A silky thigh brushed his and he had to make himself not touch her, to not press her back against the mattress and make love to her again. “What about your mother?”

“She left the night I turned sixteen,” she said, her tone so matter of fact that he wanted to take her in his arms. “The next morning, Skye and I came downstairs to an empty house. Summer wasn’t around, so…” She shrugged. “I took over everything.”

“That must have been tough to do with school.”

“I dropped out.” She exhaled, her breath shaky. “It was too exhausting trying to work and keep up with my grades. And I was afraid that if I asked for help that Skye would be taken away from me. Later, I studied my tail off and got my GED.”

Breaking his own rule, he captured one of her capable hands. Despite the work she did, they were soft and supple. He admired the hell out of her. Not many sixteen year olds would have bothered to try to keep their family together. “That’s amazing, Rose. What about university…sorry, college?”

“Not everyone’s meant for college,” she said, her fingers curling around his. “Besides, I have a business to run.”

His admiration for her grew. Such an intelligent, sexy woman he had in his bed right now. “Do you miss your mother?”

“Sometimes,” she said. “Mostly when I needed advice on how to take care of a baby. Contrary to popular belief, women aren’t born with the knowledge.”

Pressing a kiss to her knuckles, he placed her hand back in safer territory. “You’re a good provider, love.”

“I try to be.”

“Is your dad around?” He knew absolutely nothing about the man, not even a name. His uncle’s lawyers had informed him that there wasn’t a father listed on Rose’s birth certificate.
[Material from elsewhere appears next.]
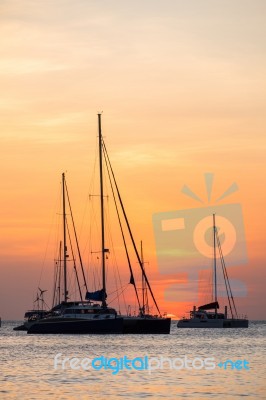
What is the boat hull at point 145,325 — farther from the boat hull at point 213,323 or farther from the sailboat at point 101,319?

“He’s not someone I want in my life.”

He wanted to ask her more, but she looked so uncomfortable that he refrained. There was the possibility she had no idea who her father was. “There’s no shame in your mother raising the three of you by herself.”

“That would be the last thing I’d be ashamed about.” She slid away so that her thigh no longer touched his. “Who’s that man hovering beside your mom?”

The bane of his existence. “My Uncle Vladimir.”

“He looks menacing.” She handed the phone back to him and brushed a strand of hair behind one ear. “I’d already made up my mind to believe you about your mom, even before you showed me this.”

“That’s not why I shared it. I want total honesty with you.”

An elegant black brow arched. “I’m listening.”

“The first time we met was no accident. I came to your store to talk to one of the Holland women. My uncle sent me here after reading about the legend of the spring.”